» **Text section**
Introducing SpeedTorch: 4x speed CPU->GPU transfer, 110x GPU->CPU transfer

This is my submission to the Pytorch Hackathon. It’s a library I made for Pytorch, for fast transfer between pinned CPU tensors and GPU pytorch variables. The inspiration came from needed to train large number of embeddings, which don’t all fit on GPU ram at a desired embedding size, so I needed a faster CPU <-> GPU transfer method. This also allows using any optimizer for sparse training, since every embedding contained in the Pytorch embedding variable receives an update, previously only Pytorch’s SGD, Adagrad, and SparseAdam were suitable for such training.

In addition to augmenting parameter sizes, you can use to increase the speed of which data on your CPU is transferred to Pytorch Cuda variables.

Also, SpeedTorch’s GPU tensors are also overall faster then Pytorch cuda tensors, when taking into account both transferring two and from (overall 2.6x faster). For just transfering to a Pytorch Cuda, Pytorch is still faster, but significantly slower when transfering from a Pytorch Cuda variable.

I have personally used this to nearly double the embedding size of embeddings in two other projects, by holding half the parameters on CPU. The training speed is decent thanks to the fast CPU<->GPU exchange.

There’s a bit of a learning curve for the very first time getting started with it, so as soon as you run into any sort of friction, feel free to ask a question on the project gitter

https://gitter.im/SpeedTorch

And I’ll answer them.

2 Likes

Interesting work. This can speed-up operations like:

cpu_tensor[idx] = gpu_tensor.cpu()

» **Supplied data**
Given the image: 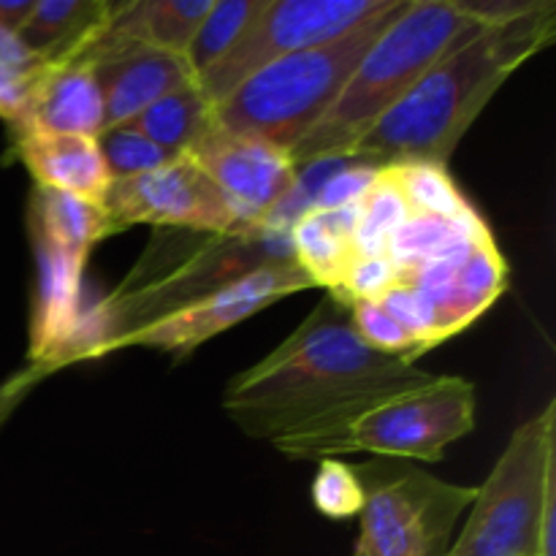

» **Required actions**
1: Write out everything in the SpeedTorch thread from "I have personally" down to "I’ll answer them.".
2: Answer these questions from the SpeedTorch thread:
(a) Which Pytorch optimizers were previously the only ones suitable for sparse training of embeddings?
(b) How much faster overall are SpeedTorch's GPU tensors than Pytorch cuda tensors when transfers in both directions are counted?
(c) Where are users told to ask a question when they run into friction?
3: Carry on the SpeedTorch thread from its final line.

» **Responses to the tasks**
1:
I have personally used this to nearly double the embedding size of embeddings in two other projects, by holding half the parameters on CPU. The training speed is decent thanks to the fast CPU<->GPU exchange.

There’s a bit of a learning curve for the very first time getting started with it, so as soon as you run into any sort of friction, feel free to ask a question on the project gitter

https://gitter.im/SpeedTorch

And I’ll answer them.

2:
(a) SGD, Adagrad, and SparseAdam.
(b) 2.6x faster.
(c) On the project gitter, at https://gitter.im/SpeedTorch.

3:
and

gpu_tensor = cpu_tensor[idx].cuda()

The library does this by masquerading the pinned-memory CPU tensor as a cupy GPU tensor and using the cupy GPU indexing kernels. It’s not really speeding up the CPU-GPU copy part, it’s avoiding the overhead of a separate CPU indexing operation. (The GitHub page mentions “memmaps”, but it’s not using memory mapping at all).

For CPU <-> GPU copies, the relative speed-up depends on how slow the PyTorch CPU indexing operation is. For the (131072, 128) size, this can be as fast as 2 ms on a multi-core machine or ~25 ms on collab notebook with only one or two virtual CPUs. For comparison, the CPU-GPU copy from pinned memory is consistent at ~5-6 ms. (Again, it’s not the CPU-GPU copy that’s sped up; it’s the separate CPU indexing operation that’s avoided)

There’s also a significant indexing performance bug in PyTorch 1.1 and 1.2 (fixed in the nightly builds) that makes the indexing much slower. The apparent GPU <-> GPU indexing speed-ups are entirely due to this bug. You could either use the nightly builds or use index_select / index_copy_ instead of a[idx] notation in 1.1/1.2 to avoid that slow down in vanilla PyTorch. (Bug is described in #24083 for reference)

The library is missing some synchronization. Particularly, when copying from GPU to pinned memory (masquerading as GPU via cupy), you need to synchronize before accessing the CPU data; otherwise it may not be consistent.

There’s a few bugs in the benchmark code, mostly minor:

  1. sampl = np.random.uniform(low=-1.0, high=1.0, size=(1000000, 128)). This is float64; it should be float32 to match everything else:
    sampl = np.random.uniform(low=-1.0, high=1.0, size=(1000000, 128)).astype(np.float32)

  2. The timing code should have a torch.cuda.synchronize() at the end. Instead of:

torch.cuda.synchronize()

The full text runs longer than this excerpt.